• _TEXT SEGMENT_:
• • •

In regard of China’s alternative position on the characterization of the dispute as one relating to maritime boundary delimitation, the Tribunal did not accept China’s assessment stating that it was “not convinced that … the dispute is properly characterized as relating to maritime boundary delimitation;” and that: “It does not follow … that a dispute over an issue that may be considered in the course of a maritime boundary delimitation constitutes a dispute over maritime boundary delimitation itself.”33 More specifically, the Tribunal commented that “the existence of an entitlement to maritime zones is distinct from a dispute concerning the delimitation of those zones in an area where entitlements overlap” and pointed out that “… a dispute over claimed entitlements may exist without overlap, where – for instance – a State claims maritime zones in an area understood by other States to form part of the high seas or the Area for the purposes of the Convention.”34 This was followed by the comment that:

[T]he Philippines has challenged the existence and extent of maritime entitlements claimed by China in the South China Sea. This is not a dispute over maritime boundaries. The Philippines has not requested the Tribunal to delimit any overlapping entitlements …35

As “the Tribunal does not consider the disputes between the States to be about maritime boundary delimitation,” the Tribunal decided that Article 298(1)(a)(i) of the los Convention was not applicable to deprive the Tribunal of jurisdiction to determine the rock-or-island status of the contested features.36

The Tribunal’s characterization of the dispute as not being about territorial sovereignty was premised on the view that the Tribunal had not been asked, nor saw it as necessary in considering the relevant submissions of the Philippines, to engage in any way in making a determination of territorial sovereignty. Similarly, the Tribunal’s characterization of the dispute as not involving maritime boundary delimitation was premised on the view that the Tribunal had not been asked, nor saw it as necessary in considering the relevant submissions of the Philippines, to engage in formal maritime boundary delimitation.

• • •

Collection entries:
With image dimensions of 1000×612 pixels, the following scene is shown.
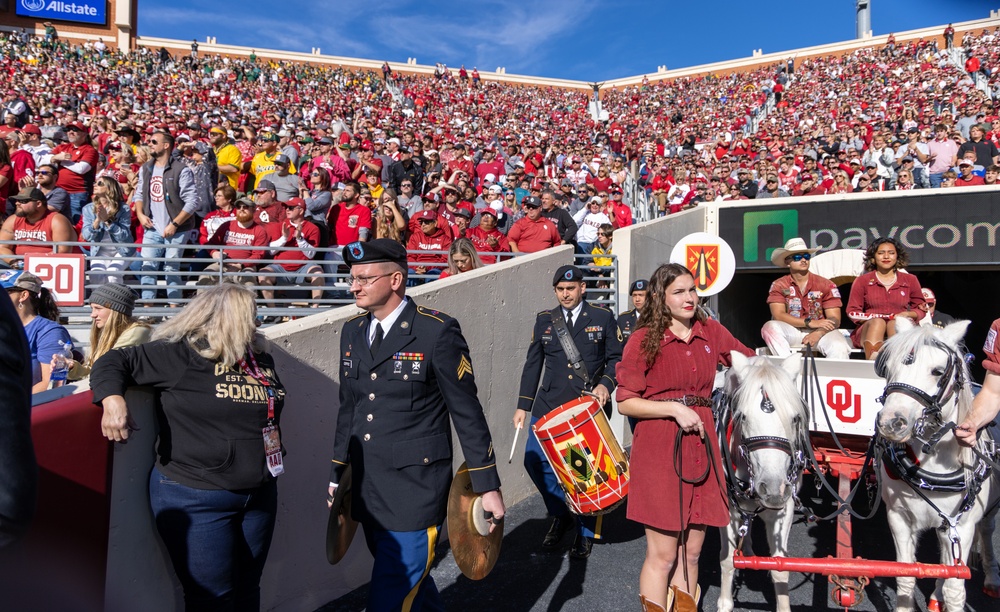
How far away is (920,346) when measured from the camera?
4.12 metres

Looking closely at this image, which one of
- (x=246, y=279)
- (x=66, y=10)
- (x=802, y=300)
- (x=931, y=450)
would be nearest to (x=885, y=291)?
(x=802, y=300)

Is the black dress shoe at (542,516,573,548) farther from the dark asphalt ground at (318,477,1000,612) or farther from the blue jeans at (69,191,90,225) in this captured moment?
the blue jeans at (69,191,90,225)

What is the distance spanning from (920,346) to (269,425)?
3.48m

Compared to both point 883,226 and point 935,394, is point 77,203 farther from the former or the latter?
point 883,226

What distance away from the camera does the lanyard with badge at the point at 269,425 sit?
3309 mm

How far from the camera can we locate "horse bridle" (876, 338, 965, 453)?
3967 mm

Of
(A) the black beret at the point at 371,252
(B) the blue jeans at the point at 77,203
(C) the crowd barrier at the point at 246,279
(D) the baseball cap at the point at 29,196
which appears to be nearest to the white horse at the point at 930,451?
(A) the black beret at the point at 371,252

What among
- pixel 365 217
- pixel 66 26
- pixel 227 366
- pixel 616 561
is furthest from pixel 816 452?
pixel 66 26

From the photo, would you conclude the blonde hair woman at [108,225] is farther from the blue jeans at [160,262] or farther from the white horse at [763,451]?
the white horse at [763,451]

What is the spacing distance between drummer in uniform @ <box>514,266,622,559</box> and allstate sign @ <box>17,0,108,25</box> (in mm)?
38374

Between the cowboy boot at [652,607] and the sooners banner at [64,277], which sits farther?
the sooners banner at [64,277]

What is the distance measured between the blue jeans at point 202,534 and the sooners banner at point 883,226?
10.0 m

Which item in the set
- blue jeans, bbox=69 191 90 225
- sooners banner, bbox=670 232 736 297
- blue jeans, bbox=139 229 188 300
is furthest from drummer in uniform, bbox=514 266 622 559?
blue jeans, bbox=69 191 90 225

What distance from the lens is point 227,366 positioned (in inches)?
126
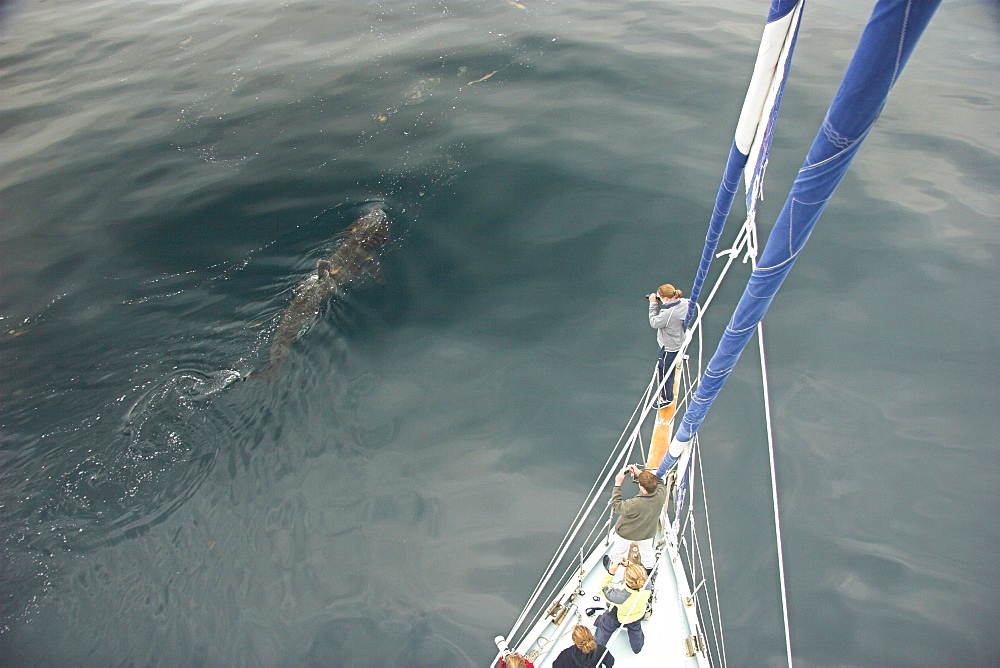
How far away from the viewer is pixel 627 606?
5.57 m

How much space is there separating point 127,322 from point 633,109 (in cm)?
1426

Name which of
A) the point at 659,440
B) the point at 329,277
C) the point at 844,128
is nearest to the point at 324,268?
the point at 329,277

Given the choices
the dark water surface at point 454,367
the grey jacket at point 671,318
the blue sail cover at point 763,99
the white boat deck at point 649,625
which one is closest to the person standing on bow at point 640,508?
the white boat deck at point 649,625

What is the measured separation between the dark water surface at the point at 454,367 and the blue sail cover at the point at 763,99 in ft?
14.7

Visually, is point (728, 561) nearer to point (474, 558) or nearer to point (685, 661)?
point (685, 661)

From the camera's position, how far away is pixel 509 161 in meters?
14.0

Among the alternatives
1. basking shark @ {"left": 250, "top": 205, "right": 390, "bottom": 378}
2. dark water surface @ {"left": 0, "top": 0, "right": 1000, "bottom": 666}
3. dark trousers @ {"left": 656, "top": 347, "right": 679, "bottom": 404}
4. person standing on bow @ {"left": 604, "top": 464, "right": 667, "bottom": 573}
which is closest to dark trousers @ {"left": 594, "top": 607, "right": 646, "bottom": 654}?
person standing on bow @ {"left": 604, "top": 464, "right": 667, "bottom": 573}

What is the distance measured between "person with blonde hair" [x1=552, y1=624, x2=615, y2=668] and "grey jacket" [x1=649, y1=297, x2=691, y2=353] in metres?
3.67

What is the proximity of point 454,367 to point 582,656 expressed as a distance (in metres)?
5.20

• • •

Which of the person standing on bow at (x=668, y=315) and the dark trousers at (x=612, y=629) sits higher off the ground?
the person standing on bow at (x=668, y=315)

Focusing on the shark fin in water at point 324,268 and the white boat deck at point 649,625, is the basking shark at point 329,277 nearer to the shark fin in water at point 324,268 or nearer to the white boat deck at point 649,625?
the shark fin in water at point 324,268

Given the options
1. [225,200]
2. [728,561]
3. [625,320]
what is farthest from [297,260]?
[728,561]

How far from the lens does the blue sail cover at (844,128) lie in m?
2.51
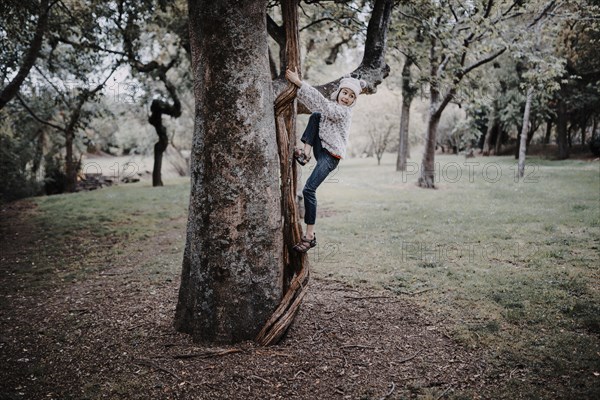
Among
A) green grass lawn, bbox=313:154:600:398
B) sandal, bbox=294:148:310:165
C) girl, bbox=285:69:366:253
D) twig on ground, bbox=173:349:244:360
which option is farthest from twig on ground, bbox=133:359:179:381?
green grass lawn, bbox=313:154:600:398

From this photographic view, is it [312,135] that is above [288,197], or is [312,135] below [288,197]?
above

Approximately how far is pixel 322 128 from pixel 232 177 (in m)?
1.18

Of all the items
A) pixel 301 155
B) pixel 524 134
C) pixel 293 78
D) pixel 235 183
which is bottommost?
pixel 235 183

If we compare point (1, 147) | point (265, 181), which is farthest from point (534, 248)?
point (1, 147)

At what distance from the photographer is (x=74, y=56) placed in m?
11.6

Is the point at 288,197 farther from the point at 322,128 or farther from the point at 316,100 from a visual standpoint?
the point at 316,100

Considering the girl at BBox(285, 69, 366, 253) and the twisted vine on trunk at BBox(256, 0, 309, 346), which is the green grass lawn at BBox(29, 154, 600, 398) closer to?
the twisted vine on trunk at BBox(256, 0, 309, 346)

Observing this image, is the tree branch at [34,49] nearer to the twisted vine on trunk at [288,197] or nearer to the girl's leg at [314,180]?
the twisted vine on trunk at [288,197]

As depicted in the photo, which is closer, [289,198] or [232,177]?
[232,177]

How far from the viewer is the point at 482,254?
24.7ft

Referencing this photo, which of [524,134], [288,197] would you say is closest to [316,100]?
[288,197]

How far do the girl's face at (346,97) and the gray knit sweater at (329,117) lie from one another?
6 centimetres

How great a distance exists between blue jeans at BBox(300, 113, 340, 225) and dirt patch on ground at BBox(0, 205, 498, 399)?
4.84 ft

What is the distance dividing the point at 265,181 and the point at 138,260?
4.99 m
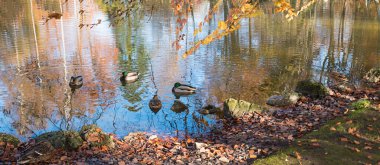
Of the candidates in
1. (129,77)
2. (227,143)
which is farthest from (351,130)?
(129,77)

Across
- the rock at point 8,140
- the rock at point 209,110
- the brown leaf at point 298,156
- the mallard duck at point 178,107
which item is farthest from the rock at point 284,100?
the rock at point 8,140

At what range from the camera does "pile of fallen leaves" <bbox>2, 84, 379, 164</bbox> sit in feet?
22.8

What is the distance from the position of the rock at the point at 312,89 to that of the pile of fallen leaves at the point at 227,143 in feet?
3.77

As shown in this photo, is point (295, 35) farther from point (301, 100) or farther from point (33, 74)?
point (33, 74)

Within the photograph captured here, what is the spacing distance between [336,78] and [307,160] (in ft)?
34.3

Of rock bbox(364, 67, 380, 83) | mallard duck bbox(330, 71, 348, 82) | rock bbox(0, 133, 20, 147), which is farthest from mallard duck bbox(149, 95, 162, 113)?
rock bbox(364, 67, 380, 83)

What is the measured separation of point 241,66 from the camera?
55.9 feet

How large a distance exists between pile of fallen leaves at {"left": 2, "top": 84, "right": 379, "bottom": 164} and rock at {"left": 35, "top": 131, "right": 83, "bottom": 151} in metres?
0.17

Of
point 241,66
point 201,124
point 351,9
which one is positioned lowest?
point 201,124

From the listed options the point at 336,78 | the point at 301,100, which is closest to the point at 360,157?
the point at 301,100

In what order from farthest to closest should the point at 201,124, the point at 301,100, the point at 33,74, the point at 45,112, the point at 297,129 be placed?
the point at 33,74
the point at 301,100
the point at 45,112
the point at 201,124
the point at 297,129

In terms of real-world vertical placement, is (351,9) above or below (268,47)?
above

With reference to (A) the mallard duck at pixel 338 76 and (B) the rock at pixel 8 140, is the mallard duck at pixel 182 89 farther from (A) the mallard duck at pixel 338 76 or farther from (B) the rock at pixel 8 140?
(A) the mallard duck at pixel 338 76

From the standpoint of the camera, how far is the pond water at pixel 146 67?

• • •

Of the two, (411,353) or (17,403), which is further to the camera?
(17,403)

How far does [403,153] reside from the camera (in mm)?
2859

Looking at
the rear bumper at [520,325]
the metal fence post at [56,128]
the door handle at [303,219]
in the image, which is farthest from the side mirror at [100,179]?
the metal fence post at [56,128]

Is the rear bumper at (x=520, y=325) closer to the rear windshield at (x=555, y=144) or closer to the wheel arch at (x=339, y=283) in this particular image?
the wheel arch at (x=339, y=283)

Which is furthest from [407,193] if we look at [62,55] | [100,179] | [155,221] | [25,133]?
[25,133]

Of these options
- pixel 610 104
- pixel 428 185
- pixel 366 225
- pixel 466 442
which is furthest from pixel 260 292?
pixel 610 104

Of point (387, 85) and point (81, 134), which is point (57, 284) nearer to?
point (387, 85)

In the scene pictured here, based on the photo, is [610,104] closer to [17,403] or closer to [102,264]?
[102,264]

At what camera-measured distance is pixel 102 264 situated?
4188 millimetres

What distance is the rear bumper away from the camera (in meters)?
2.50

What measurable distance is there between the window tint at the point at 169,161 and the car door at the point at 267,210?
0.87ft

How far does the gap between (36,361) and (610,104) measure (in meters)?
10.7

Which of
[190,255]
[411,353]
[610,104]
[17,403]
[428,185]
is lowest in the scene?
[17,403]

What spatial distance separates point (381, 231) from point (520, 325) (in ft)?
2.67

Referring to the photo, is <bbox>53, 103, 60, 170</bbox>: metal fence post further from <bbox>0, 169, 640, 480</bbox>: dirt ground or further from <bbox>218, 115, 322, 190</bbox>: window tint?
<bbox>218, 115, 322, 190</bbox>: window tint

• • •

• _WHAT THIS EXERCISE ASKS_:
[a] How would you render the sentence "This is not a dispute over maritime boundaries." from the arbitration excerpt in Spanish?
[b] According to the arbitration excerpt, which state challenged the existence and extent of the maritime entitlements claimed by China in the South China Sea?
[c] What are all the footnote reference numbers that appear in the arbitration excerpt?
Work from the arbitration excerpt alone, not the material.

• _RESULTS OF THE TASKS_:
[a] Esta no es una controversia sobre límites marítimos.

[b] The Philippines.

[c] 33, 34, 35, 36